* **Yapılacak iş**: Yeni anayasa üzerine yazının "Yeni anayasa sorunu, bana" ile başlayıp "bir çaba göstermektedir." sözlerine kadar süren bölümünü, "Kürt siyasetçileri" ifadesini "Kürt politikacıları" ile değiştirerek yeniden yazın.

Skip to main content

Mesut Yeğen ve yine "Demokratik Özerklik" üzerine...İbrahim GÜÇLÜ

Türkiye’de yeni anayasa sorunu tartışılmaya devam ediliyor. Yeni anayasa: Üniter ve ulus devletinin mi, federal ve diğer adem-i merkeziyetçi devletinin mi? Devlet, sadece Türklerin devleti olmaya mı devam edecek yoksa Kürtlerin, Türklerin ortak devlet mi olacak? Devlet, ideolojik ve ulus devleti mi olarak kalacak, yoksa ulus-üstü, ideoloji üstü, dinler ve mezhepler üstü, elitler üstü mü olacak? Sadece Türkler, belli dinler, mezhepler, ideolojiler, sınıflar ve elitler mi siyasal planda temsil edilecek, hükümet olacak, yoksa Kürtler, diğer etnik gruplar, diğer dinler, mezhepler, ideolojiler, sınıflar da temsil edilecek ve hükümet olacak mı? Bireysel ve kolektif haklar güvence bağlanacak mı? Siyasal temsil, sadece Türk tanımıyla var olan meclis, hükümet ve benzeri kurumlarla mı temsil edilecek? Kürtler kendi meclisleri, hükümetleri ve benzeri temsil kurumlarıyla mı temsil edilecekler mi? gibi temel konuları; Kürtlerin ve Türklerin siyasal statüsünü yeniden tanımlayacak ve yapılandıracak kapsamda, yeni bir toplumsal sözleşmedir.

Yeni anayasa, devlet için bir belge oluşturmak değil; tüm vatandaşlar, tüm etnik ve ulusal topluluklar, uluslar, dinler, mezhepler, ideolojiler, sınıflar için bir sözleşme oluşturmaktır. Bu sözleşmenin de herkesin eşitlikçi ve yan-yana yaşama hakları çerçevesinde hazırlanması olayıdır.

Yeni anayasa sorunu, bana göre Kürtleri daha çok ilgilendiren bir sorun. Kürtler yeni anayasa konusunda ince eleyip, sık dokumak zorundadırlar. Ama ne yazık ki, Kürt siyasetçileri ve aydınları bu sorumluluk anlayışından, ciddiyetten uzaklar.

Öcalan/PKK/BDP’nın “Demokratik Özerklik Projesi” ve çözüm modeli, bunun üzerine yapılan tartışmalar bu bağlamda büyük bir öneme sahiptir. Kürtlerin geçiştirecekleri bir sorun değildir. Tartışılan konu, Kürtlerin geleceği ve yeni siyasal/sistemsel/devletsel statüsü sorunudur.

Bu nedenle de, Türk tarafı yeni anayasa sorununa sıkı sarılmakta, Kürtlerin mevcut sömürge, hatta sömürge/altı statüsünde değişiklik yapmayacak bir konseptin ve paradigmanın kabul ettirilmesi için olağanüstü bir çaba göstermektedir.

(Uzamsal akıl yürütme veri kümesinden satırlar)
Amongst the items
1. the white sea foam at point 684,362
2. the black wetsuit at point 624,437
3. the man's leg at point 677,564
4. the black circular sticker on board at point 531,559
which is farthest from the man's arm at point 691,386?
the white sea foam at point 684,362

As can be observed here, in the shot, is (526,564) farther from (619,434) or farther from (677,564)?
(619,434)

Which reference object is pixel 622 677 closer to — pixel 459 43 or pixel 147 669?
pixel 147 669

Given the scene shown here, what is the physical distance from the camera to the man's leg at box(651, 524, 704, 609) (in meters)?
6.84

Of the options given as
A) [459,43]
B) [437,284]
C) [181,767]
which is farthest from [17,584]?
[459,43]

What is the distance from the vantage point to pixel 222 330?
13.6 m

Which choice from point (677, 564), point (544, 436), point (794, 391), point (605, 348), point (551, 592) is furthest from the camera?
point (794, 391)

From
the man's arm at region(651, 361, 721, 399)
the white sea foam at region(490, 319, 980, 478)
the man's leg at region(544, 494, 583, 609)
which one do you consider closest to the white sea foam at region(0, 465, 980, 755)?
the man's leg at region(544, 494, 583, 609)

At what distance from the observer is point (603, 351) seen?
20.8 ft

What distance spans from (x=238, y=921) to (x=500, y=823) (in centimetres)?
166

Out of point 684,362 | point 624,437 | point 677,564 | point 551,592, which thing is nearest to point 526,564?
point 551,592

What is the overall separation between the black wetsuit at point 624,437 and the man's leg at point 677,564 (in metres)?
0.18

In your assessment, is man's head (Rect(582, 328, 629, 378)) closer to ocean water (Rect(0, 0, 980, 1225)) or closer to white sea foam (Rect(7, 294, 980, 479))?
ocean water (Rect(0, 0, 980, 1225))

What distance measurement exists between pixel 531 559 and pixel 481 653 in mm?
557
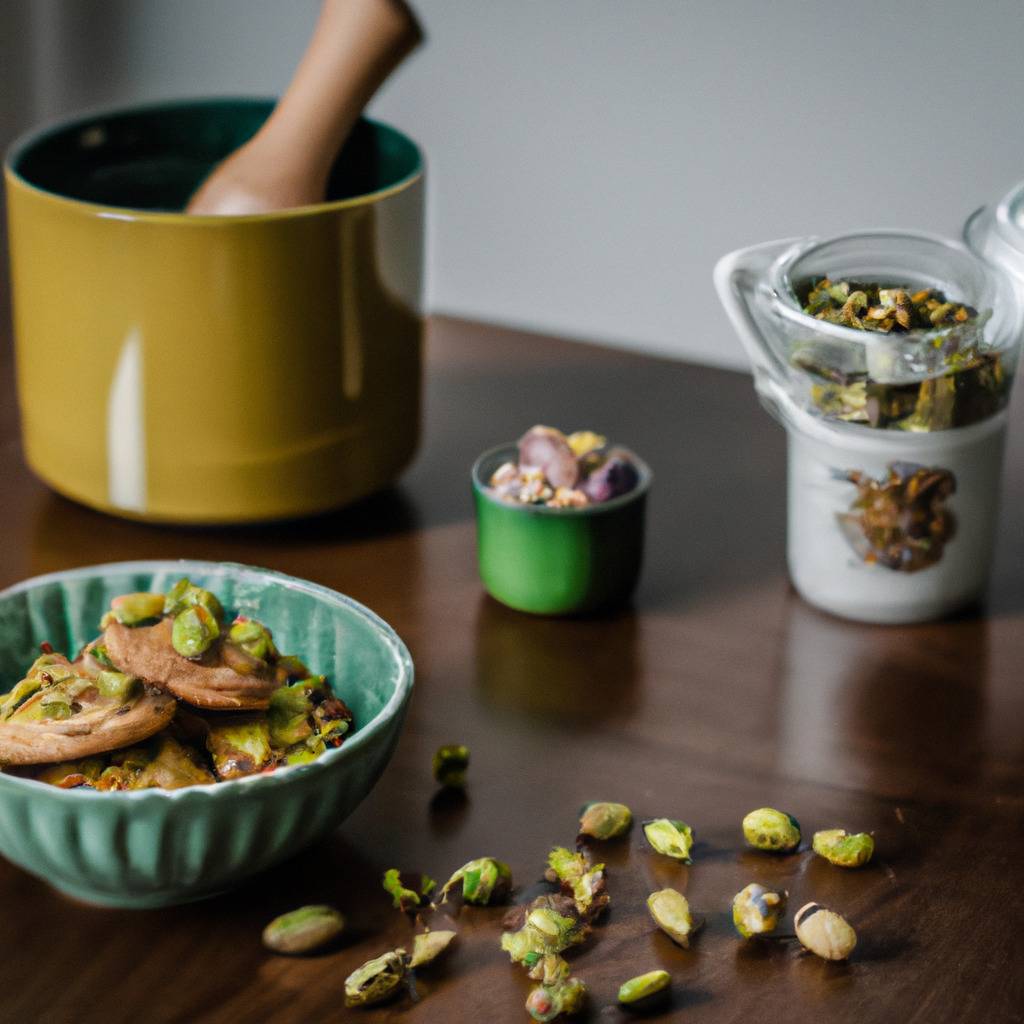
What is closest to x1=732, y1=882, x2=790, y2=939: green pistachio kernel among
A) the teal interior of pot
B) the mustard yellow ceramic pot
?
the mustard yellow ceramic pot

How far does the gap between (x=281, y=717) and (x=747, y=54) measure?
2.70 feet

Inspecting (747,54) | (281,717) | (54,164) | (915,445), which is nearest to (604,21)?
(747,54)

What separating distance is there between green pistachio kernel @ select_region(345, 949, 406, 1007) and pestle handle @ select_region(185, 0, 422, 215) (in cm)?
47

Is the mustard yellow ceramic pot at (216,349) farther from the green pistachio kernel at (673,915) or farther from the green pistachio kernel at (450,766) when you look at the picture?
the green pistachio kernel at (673,915)

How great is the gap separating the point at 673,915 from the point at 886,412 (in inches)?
11.7

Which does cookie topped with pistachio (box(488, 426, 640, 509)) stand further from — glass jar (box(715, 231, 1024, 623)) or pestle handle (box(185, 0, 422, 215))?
pestle handle (box(185, 0, 422, 215))

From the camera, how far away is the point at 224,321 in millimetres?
863

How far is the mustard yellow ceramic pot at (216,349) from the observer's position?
85 centimetres

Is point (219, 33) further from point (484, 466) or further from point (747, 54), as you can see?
point (484, 466)

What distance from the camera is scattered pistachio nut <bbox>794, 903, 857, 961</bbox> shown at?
0.62 meters

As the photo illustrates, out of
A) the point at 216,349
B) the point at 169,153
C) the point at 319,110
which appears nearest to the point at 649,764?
the point at 216,349

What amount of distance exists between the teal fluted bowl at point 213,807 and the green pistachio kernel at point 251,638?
0.13ft

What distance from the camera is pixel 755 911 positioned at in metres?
0.63

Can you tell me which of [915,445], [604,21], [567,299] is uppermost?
[604,21]
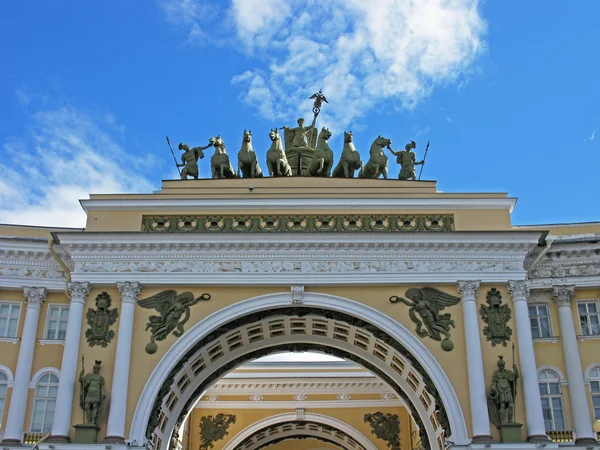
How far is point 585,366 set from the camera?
71.8 feet

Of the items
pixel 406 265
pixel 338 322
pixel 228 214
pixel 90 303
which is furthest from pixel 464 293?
pixel 90 303

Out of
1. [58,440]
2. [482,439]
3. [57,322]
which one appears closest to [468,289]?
[482,439]

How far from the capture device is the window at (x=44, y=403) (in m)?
21.3

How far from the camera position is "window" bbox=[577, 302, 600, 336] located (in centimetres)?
2238

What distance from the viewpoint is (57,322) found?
22.5 meters

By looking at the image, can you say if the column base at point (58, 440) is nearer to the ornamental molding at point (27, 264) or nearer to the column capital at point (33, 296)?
the column capital at point (33, 296)

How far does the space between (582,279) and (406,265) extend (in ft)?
16.3

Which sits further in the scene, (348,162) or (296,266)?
(348,162)

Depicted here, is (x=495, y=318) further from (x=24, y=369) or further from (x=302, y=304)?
(x=24, y=369)

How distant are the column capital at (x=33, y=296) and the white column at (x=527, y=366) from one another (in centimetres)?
1255

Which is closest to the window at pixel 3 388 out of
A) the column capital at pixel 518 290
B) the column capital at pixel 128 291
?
the column capital at pixel 128 291

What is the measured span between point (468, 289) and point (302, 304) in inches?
171

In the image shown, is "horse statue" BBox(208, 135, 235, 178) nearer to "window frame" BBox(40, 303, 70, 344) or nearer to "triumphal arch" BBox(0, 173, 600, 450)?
"triumphal arch" BBox(0, 173, 600, 450)

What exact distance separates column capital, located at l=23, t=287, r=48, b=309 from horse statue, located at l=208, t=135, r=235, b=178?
6193 mm
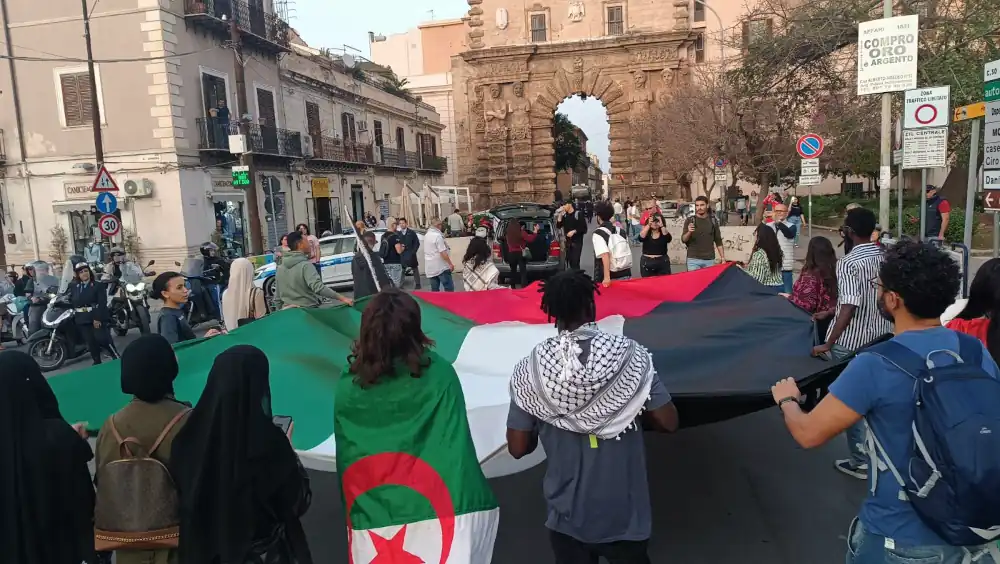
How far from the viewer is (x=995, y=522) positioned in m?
2.15

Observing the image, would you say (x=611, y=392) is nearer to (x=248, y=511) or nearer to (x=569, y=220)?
(x=248, y=511)

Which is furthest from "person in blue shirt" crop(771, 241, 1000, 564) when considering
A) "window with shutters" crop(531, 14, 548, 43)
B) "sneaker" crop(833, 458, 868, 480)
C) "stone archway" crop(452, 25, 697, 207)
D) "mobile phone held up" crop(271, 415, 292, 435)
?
"window with shutters" crop(531, 14, 548, 43)

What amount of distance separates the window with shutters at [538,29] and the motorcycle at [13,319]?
3713 cm

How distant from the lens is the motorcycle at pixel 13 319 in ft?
41.9

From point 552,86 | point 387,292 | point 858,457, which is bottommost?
point 858,457

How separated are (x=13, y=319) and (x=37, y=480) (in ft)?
40.7

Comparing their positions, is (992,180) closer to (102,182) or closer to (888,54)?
(888,54)

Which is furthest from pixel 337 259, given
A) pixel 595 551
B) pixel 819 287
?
pixel 595 551

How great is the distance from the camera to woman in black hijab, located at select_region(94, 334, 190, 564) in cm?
289

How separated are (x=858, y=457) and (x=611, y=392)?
3600 millimetres

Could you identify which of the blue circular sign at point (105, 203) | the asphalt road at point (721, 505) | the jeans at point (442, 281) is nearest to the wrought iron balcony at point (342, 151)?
the blue circular sign at point (105, 203)

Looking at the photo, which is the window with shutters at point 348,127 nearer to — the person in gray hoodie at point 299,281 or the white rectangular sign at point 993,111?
the person in gray hoodie at point 299,281

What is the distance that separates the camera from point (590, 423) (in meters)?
2.70

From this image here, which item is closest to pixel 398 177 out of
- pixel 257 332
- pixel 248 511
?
pixel 257 332
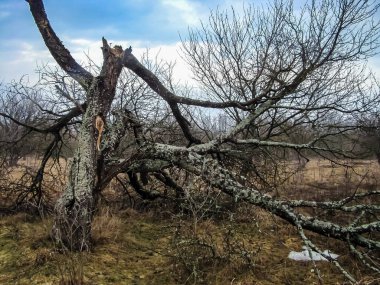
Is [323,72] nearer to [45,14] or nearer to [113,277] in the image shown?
[45,14]

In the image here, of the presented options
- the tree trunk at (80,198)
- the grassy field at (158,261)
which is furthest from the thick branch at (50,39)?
the grassy field at (158,261)

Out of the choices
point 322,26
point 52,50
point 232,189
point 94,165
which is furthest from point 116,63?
point 322,26

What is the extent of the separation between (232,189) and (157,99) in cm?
470

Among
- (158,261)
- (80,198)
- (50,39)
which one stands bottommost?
(158,261)

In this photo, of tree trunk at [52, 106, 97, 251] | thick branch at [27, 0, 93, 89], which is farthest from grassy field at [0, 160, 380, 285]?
thick branch at [27, 0, 93, 89]

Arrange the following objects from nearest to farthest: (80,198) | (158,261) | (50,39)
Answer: (80,198)
(158,261)
(50,39)

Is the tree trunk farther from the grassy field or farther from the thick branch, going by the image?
the thick branch

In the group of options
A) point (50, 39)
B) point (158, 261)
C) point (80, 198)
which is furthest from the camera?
point (50, 39)

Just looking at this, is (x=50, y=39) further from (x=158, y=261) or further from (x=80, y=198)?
(x=158, y=261)

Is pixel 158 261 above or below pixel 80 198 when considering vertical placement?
below

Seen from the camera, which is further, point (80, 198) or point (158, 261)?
point (158, 261)

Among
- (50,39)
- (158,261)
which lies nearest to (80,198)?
(158,261)

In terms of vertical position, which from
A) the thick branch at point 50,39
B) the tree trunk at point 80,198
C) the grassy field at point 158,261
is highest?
the thick branch at point 50,39

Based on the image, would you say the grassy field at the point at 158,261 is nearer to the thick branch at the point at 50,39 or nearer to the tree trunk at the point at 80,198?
the tree trunk at the point at 80,198
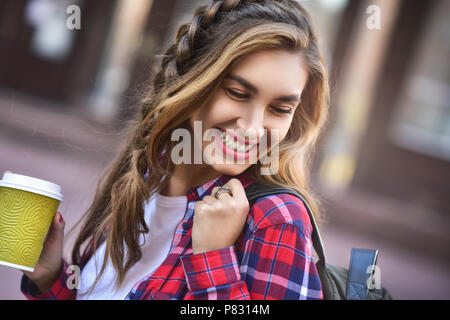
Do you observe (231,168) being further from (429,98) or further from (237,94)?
(429,98)

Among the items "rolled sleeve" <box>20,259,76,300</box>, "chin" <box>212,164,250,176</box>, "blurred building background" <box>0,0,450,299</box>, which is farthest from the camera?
"blurred building background" <box>0,0,450,299</box>

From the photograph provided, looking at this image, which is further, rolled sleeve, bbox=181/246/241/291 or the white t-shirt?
the white t-shirt

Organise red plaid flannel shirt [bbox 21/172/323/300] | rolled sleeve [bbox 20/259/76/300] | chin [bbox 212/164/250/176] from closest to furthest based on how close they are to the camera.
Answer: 1. red plaid flannel shirt [bbox 21/172/323/300]
2. chin [bbox 212/164/250/176]
3. rolled sleeve [bbox 20/259/76/300]

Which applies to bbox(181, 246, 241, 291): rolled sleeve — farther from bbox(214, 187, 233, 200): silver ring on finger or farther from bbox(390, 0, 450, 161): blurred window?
bbox(390, 0, 450, 161): blurred window

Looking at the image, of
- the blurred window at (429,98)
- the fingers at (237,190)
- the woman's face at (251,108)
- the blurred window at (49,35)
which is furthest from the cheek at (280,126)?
the blurred window at (49,35)

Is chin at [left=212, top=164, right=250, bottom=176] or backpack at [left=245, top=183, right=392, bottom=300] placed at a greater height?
chin at [left=212, top=164, right=250, bottom=176]

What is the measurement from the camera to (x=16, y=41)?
371 centimetres

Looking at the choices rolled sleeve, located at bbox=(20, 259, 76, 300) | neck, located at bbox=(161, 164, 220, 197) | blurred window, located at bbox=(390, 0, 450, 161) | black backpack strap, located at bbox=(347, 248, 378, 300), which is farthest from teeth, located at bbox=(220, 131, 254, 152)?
blurred window, located at bbox=(390, 0, 450, 161)

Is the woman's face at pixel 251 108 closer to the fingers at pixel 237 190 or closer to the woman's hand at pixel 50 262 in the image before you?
the fingers at pixel 237 190

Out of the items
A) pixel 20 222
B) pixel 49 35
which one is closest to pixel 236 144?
pixel 20 222

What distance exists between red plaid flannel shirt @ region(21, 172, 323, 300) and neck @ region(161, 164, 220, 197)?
17cm

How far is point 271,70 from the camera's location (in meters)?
0.70

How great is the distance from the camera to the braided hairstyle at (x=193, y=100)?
28.4 inches

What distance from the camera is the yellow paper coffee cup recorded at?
27.3 inches
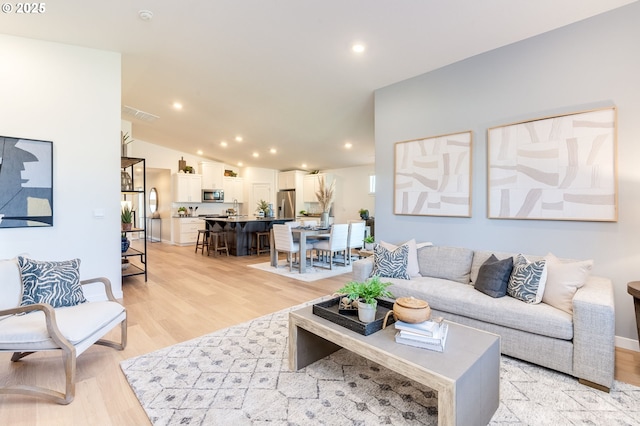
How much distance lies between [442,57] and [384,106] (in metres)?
1.02

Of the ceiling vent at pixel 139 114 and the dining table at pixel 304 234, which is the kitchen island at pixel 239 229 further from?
the ceiling vent at pixel 139 114

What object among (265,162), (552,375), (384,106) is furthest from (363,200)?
(552,375)

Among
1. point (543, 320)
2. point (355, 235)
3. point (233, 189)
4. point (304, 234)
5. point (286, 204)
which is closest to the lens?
point (543, 320)

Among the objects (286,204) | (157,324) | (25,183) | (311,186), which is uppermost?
(311,186)

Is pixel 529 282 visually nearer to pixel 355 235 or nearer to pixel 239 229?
pixel 355 235

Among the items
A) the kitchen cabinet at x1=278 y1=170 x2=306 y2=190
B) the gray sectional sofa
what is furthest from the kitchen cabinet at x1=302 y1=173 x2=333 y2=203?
the gray sectional sofa

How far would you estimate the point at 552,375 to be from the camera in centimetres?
214

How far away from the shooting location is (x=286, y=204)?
10.4 metres

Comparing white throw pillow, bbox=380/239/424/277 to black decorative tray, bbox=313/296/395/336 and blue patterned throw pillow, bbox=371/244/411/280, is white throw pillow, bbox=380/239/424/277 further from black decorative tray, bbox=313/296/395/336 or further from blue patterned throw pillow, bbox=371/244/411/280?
black decorative tray, bbox=313/296/395/336

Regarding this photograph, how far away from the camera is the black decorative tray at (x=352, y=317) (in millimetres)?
1855

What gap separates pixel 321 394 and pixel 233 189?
29.8 feet

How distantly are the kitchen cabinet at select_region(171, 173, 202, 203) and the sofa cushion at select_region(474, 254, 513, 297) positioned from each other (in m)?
8.39

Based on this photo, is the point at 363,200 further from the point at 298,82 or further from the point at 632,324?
the point at 632,324

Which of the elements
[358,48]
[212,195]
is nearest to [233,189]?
[212,195]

* **Tamamlanan iş**:
Yeni anayasa sorunu, bana göre Kürtleri daha çok ilgilendiren bir sorun. Kürtler yeni anayasa konusunda ince eleyip, sık dokumak zorundadırlar. Ama ne yazık ki, Kürt politikacıları ve aydınları bu sorumluluk anlayışından, ciddiyetten uzaklar.

Öcalan/PKK/BDP’nın “Demokratik Özerklik Projesi” ve çözüm modeli, bunun üzerine yapılan tartışmalar bu bağlamda büyük bir öneme sahiptir. Kürtlerin geçiştirecekleri bir sorun değildir. Tartışılan konu, Kürtlerin geleceği ve yeni siyasal/sistemsel/devletsel statüsü sorunudur.

Bu nedenle de, Türk tarafı yeni anayasa sorununa sıkı sarılmakta, Kürtlerin mevcut sömürge, hatta sömürge/altı statüsünde değişiklik yapmayacak bir konseptin ve paradigmanın kabul ettirilmesi için olağanüstü bir çaba göstermektedir.